Une étagère dans le salon de la famille est dédiée aux fournitures de coronavirus telles que les masques faciaux et le désinfectant pour les mains.

Chaque matin, Bianca range ses poupées, qui sont également en quarantaine, en file sur le canapé.

Toniolo a été informé que le 3 avril, il serait en mesure de retourner au travail. Mais il trouve cela «impensable» pour le moment. Il s'attend à ce que les écoles soient fermées plus longtemps et que l'Italie puisse mettre des mois à franchir cette étape.

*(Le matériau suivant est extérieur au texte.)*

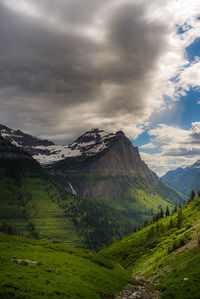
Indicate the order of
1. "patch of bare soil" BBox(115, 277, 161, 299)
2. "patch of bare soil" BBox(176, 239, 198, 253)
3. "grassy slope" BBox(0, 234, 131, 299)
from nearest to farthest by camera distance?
"grassy slope" BBox(0, 234, 131, 299)
"patch of bare soil" BBox(115, 277, 161, 299)
"patch of bare soil" BBox(176, 239, 198, 253)

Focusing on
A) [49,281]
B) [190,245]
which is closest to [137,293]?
[49,281]

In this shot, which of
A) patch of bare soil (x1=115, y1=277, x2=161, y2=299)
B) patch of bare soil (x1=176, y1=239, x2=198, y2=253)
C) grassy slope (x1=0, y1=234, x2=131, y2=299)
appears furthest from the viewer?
patch of bare soil (x1=176, y1=239, x2=198, y2=253)

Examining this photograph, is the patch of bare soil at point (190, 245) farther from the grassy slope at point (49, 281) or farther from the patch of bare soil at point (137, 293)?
the grassy slope at point (49, 281)

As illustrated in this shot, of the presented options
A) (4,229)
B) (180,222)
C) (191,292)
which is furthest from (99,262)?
(4,229)

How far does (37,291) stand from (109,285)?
695 inches

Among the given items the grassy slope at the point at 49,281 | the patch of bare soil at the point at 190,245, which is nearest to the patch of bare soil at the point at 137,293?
the grassy slope at the point at 49,281

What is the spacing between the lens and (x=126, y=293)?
3834 cm

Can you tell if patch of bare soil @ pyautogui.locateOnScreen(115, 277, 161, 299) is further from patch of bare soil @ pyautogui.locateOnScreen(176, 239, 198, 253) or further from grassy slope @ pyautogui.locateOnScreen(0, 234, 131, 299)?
patch of bare soil @ pyautogui.locateOnScreen(176, 239, 198, 253)

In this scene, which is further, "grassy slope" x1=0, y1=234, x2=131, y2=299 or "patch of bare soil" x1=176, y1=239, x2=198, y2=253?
"patch of bare soil" x1=176, y1=239, x2=198, y2=253

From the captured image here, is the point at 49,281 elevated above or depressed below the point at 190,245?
above

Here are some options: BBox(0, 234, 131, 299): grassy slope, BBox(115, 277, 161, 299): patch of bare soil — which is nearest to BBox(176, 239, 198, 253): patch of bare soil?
BBox(115, 277, 161, 299): patch of bare soil

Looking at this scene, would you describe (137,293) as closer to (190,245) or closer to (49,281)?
(49,281)

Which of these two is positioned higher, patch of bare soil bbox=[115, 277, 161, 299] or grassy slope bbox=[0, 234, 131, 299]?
grassy slope bbox=[0, 234, 131, 299]

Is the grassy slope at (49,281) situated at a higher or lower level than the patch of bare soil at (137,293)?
higher
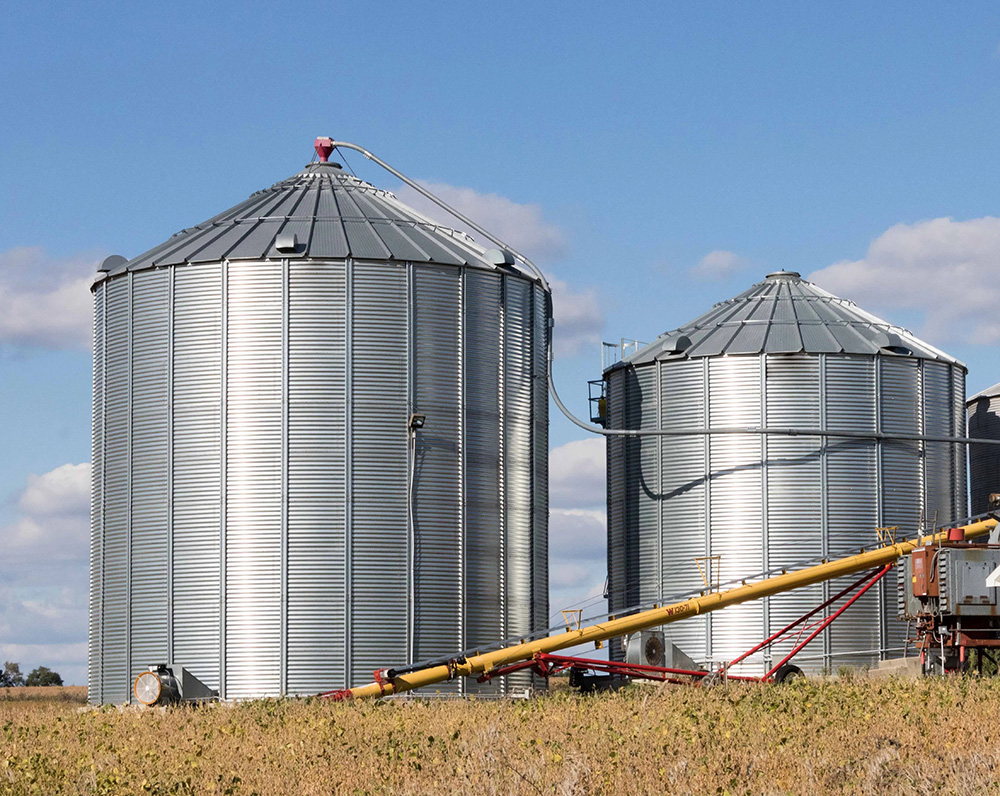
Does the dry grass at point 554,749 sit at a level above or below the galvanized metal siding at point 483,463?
below

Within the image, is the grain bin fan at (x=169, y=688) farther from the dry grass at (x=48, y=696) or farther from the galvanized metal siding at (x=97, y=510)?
the dry grass at (x=48, y=696)

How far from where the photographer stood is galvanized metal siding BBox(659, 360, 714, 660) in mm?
46625

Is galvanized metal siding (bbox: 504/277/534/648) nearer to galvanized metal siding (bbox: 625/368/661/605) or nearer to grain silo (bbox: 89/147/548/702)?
grain silo (bbox: 89/147/548/702)

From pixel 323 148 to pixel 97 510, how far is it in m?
13.5

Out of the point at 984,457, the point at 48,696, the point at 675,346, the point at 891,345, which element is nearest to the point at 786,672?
the point at 675,346

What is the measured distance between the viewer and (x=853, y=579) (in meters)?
46.2

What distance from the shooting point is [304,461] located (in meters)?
38.1

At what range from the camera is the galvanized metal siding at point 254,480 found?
37250mm

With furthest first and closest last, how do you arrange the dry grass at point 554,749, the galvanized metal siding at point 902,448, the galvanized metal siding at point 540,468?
the galvanized metal siding at point 902,448
the galvanized metal siding at point 540,468
the dry grass at point 554,749

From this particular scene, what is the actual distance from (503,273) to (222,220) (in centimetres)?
834

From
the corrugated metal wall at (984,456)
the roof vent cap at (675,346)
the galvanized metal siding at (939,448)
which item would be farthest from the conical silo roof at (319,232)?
the corrugated metal wall at (984,456)

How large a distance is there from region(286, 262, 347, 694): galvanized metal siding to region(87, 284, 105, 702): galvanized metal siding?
21.6ft

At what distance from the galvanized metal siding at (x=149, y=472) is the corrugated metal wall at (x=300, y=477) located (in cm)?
5

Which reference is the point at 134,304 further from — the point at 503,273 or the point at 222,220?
the point at 503,273
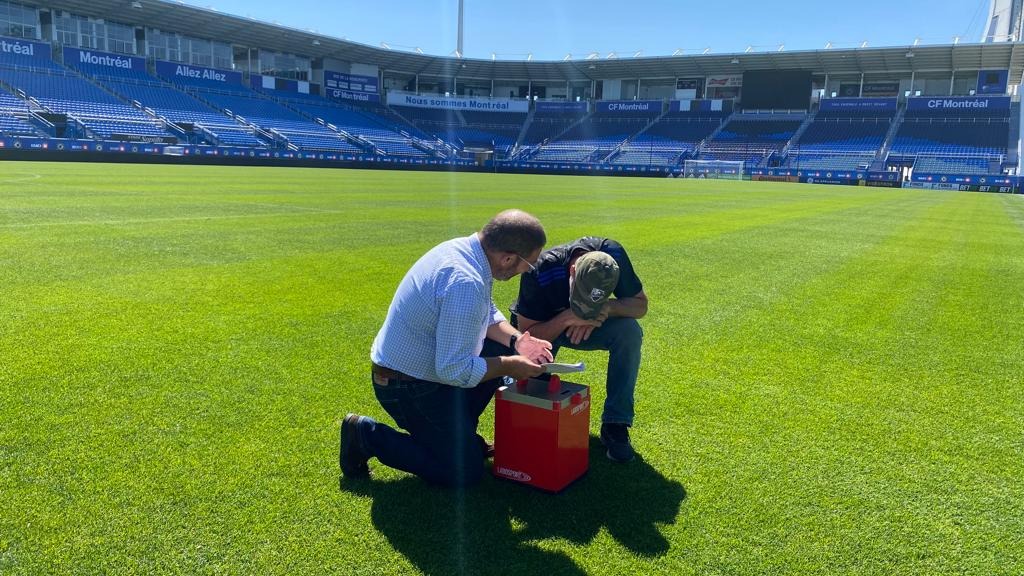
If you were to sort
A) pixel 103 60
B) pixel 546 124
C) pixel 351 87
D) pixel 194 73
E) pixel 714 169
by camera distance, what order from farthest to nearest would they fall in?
pixel 546 124 → pixel 351 87 → pixel 194 73 → pixel 714 169 → pixel 103 60

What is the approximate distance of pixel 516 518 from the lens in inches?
129

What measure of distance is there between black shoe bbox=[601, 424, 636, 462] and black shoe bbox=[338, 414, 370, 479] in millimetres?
1347

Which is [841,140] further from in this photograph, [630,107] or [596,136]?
[596,136]

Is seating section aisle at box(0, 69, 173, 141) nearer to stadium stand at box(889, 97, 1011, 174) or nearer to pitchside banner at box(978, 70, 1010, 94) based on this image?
stadium stand at box(889, 97, 1011, 174)

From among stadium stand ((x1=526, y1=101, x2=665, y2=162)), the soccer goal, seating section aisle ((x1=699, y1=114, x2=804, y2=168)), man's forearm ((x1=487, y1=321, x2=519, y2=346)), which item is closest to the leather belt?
man's forearm ((x1=487, y1=321, x2=519, y2=346))

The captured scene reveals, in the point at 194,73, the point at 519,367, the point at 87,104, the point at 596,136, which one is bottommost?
the point at 519,367

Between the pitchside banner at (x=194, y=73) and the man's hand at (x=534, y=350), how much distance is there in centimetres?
6086

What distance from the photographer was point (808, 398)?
489cm

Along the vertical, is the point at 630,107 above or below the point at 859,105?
above

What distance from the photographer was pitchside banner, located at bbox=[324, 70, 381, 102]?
6819cm

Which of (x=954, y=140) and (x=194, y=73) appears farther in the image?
(x=194, y=73)

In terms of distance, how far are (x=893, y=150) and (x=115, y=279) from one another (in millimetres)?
60137

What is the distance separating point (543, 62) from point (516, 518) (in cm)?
7270

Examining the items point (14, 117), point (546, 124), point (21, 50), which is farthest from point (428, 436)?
point (546, 124)
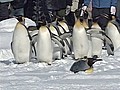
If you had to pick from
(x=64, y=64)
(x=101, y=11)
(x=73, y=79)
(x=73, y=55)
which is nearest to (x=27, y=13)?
(x=101, y=11)

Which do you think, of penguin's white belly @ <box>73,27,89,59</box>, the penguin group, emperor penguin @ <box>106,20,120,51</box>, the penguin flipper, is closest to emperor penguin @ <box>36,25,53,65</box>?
the penguin group

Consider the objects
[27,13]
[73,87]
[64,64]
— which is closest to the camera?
[73,87]

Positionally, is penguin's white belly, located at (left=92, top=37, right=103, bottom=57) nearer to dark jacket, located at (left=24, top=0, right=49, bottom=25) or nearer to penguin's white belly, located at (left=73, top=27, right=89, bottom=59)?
penguin's white belly, located at (left=73, top=27, right=89, bottom=59)

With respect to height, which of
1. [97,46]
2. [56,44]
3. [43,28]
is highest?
[43,28]

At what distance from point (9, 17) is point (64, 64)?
8.22 metres

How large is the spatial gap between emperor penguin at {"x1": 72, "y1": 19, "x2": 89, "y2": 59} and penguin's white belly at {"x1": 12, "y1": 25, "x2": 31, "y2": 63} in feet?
2.97

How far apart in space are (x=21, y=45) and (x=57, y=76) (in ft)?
6.85

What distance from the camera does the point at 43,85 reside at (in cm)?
643

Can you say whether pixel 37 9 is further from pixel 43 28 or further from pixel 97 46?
pixel 43 28

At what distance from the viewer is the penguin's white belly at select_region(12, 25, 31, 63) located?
929 centimetres

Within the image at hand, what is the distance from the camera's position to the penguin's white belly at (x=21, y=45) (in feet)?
30.5

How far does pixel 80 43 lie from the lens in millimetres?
9656

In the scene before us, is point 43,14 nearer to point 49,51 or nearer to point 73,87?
point 49,51

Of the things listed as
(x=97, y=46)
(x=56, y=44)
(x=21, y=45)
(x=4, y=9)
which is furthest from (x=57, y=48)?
(x=4, y=9)
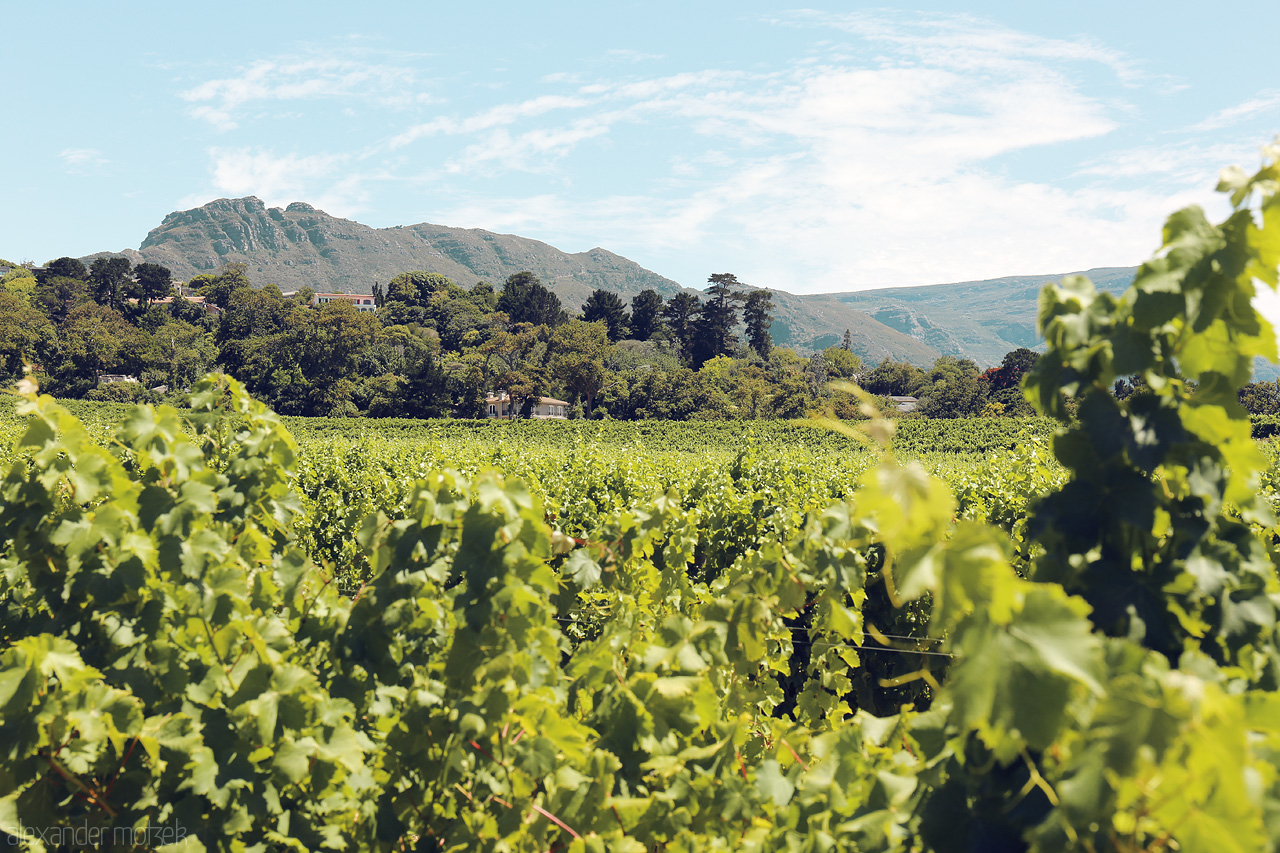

Il essaie de rester positif et de chercher les doublures en argent.

«L'aspect positif est que vous pouvez passer votre temps à produire de la beauté. En dessinant, en écrivant, en lisant ou en jouant d'un instrument », a-t-il déclaré. «Nous pouvons nous arrêter pour réfléchir sur nous-mêmes ou prendre soin de ceux qui nous entourent.»

Les membres d'une équipe de jeunes de volleyball portent des masques faciaux – et se tiennent à au moins 1 mètre l'un de l'autre – lorsqu'ils s'entraînent à Codogno le 7 mars.

Des hommes jouent aux cartes dans une rue de San Fiorano le 27 février.

Toniolo part faire une balade à vélo avec sa femme, Chiara, le 7 mars.

Toniolo dit que si cette crise a créé une distance physique entre les personnes, elle les a également rapprochées d'une certaine manière. Il a ressenti une «empathie extraordinaire» parmi les Italiens qui vivent tous la même chose.

Il a hâte de pouvoir à nouveau être avec les autres.

«Quand tout se termine, j'aimerais prendre une bière avec mes meilleurs amis. Une chose simple », a-t-il déclaré. "Et bien sûr, pouvoir être libres de les embrasser."

Verani est assis à la maison le 22 février. Son petit-fils dit qu'il souffre de démence et que le verrouillage lui a causé une confusion supplémentaire.

Bianca joue avec un microphone illuminé le 5 mars.

Bianca salue un train qui traverse San Fiorano le 29 février. Le conducteur a bipé le klaxon du train en réponse.